Tras la caza, el atuendo debía servir para estar a la altura de la reunión social luego de la aventura, donde se departía y se contaba la jornada. La única parte del atuendo de cazador que no era tradición, era la gorra con visera tipo inglés, pues se cambiaba por el sombrero de pajilla campesino. También se omitía la corbata de lana inglesa y solo se apuntaba el botón superior de la camisa.

Al evento de la caza no asistían las mujeres en esa época, no se porque razón, quizás a voluntad propia, pues que mejor oportunidad de cofradía entre consortes, para el cotilleo respectivo. También era una delicia tal errada decisión pues era lo que garantizaba el exquisito convite que entre mi abuela y mis tías preparaban para el regreso de los guerreros.

Otro artilugio propio de la caza – según la descripción del abuelo – era el reloj.
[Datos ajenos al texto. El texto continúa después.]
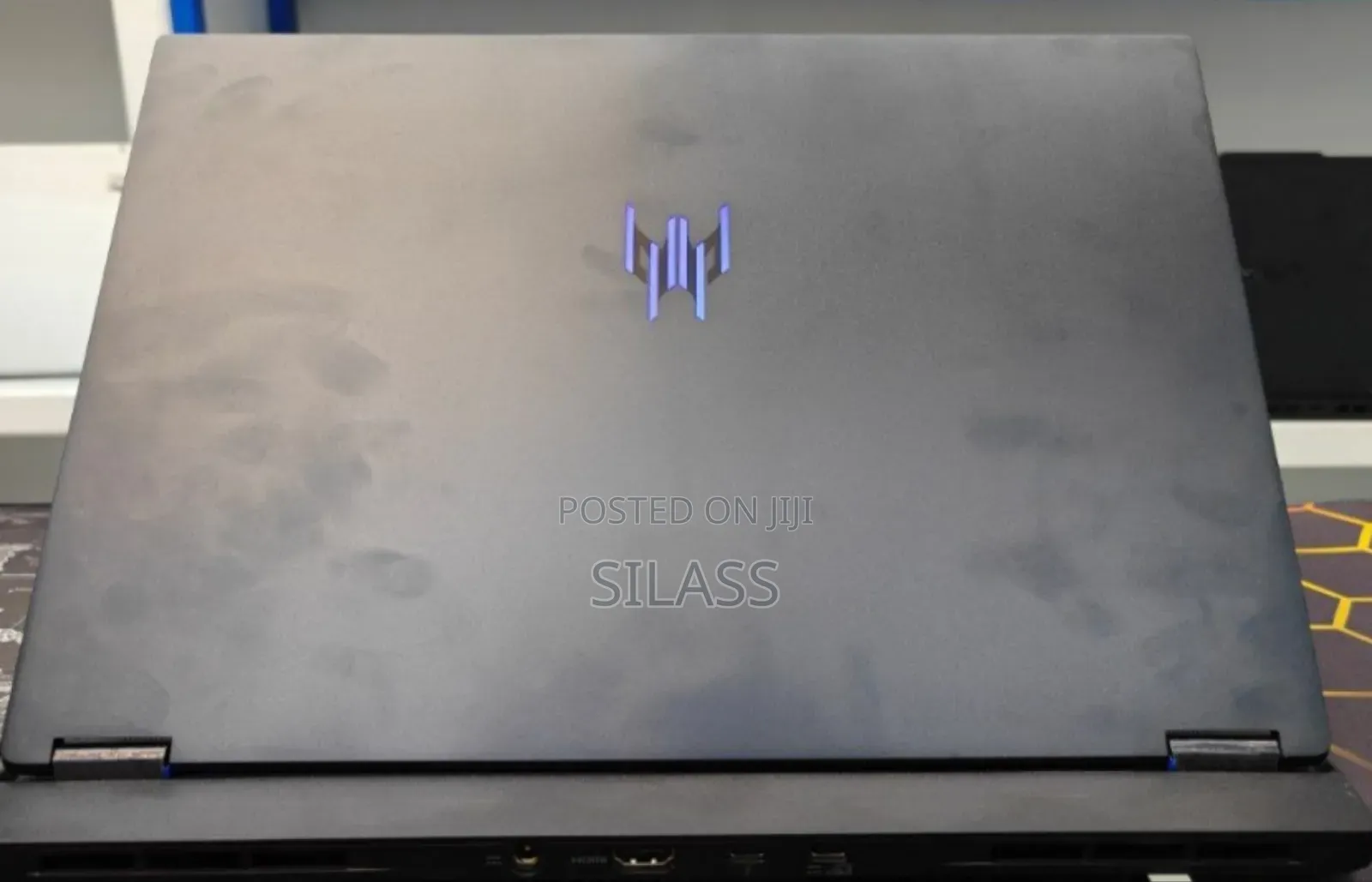 New Laptop Acer Predator Helios Neo 16 16GB Intel Core Ultra 9 SSD 1T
Aunque algunos cazadores de la época usaban el reloj de faltriquera que por su pequeño tamaño se puede llevar en un bolsillo con una cadenilla colgante metálica para sujetarlo, llamada leontina, era más común el uso de los Mount Royal clásicos de pulsera, acero inoxidable y con el famoso sistema de protección de impactos de la época incabloc; un reloj liviano, pequeño, resistente y automático, justo lo que precisaba un buen tirador.
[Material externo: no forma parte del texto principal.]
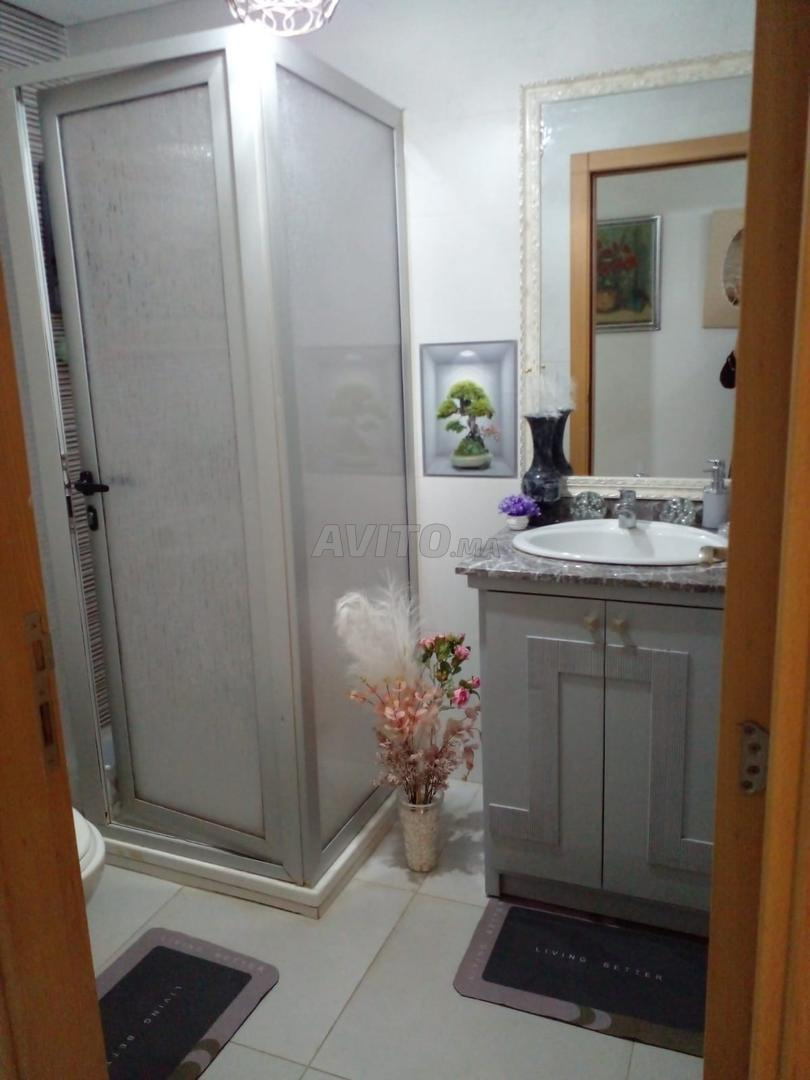 Appartement 2 pièces à vendre à Tanger — Photo 19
Hablando con mi padre sobre las extensas jornadas de caza y todas las anécdotas que les sucedían, me contaba que era un estricto régimen militar impuesto por el abuelo. Los días eran los miércoles y a las 5 am ya debían estar de pie para salir a las 7 am hacia las montañas, en total silencio ya montados en su caballo con su perro y su escopeta, hasta entrada la noche.

Luego del desayuno y antes de salir a la excursión, el abuelo inmerso en su elocuente amor y devoción a la Virgen y siguiendo todos los preceptos religiosos con abnegado juicio, organizaba imperativamente asistir a la oración en la pequeña capilla de la hacienda, que estaba construida con ventanales abiertos para que entrara el aire y purificara el ambiente.

Aquel día, el ultimo día que se recuerda de caza y antes de la oración matutina al interior del oratorio, reinaba un silencio sepulcral. Un ambiente de zozobra, como presintiendo la maldad, como si aquel día hubiera sido una mala idea salir de casa. De pronto entró una brisa suave pero ruidosa por los ventanales, que hizo a todos mirar hacia el tragaluz para observar luego afuera, anclado y mirando hacia la ermita, un imponente venado. El ciervo advirtió la presencia de sus verdugos levantando las orejas. En ese momento y como una estampida de furiosos competidores salieron del santuario a enfrentar al animal, disparando sin dirección, lo que hizo que el animal huyera.

Rápidamente el abuelo organizó la persecución, haciendo grupos de dos cazadores con su perro y se internaron repentinamente en la selva. Mi padre iba con mi abuelo. Cruzaron llanuras, serranías, valles, lomas, cerros, precipicios, barrancos, peñascos y acantilados.

Cuando las tinieblas asomaban anunciando la noche, escucharon disparos sin saber su origen, esperando encontrarse con cazadores foráneos o los mismos tíos disparando sin control. El abuelo tomó el rosario de la virgen que siempre lo cargaba en su mano derecha para empezar a rezar y envió a mi padre de vuelta con el resto del grupo. Mi padre bajó estrepitosamente la montaña galopando en su percherón. El abuelo siguió internándose en la selva. La montaña era malvada, sombría, impredecible. Era un enigma salvaje adentrarse sin saber que pasaría. Solo lo entienden los valientes.

Cuenta mi padre que todos regresaron a casa, sin haber cazado al venado. El abuelo nunca regresó. Nunca se supo que había en la montaña. Dicen que la montaña lo devoró.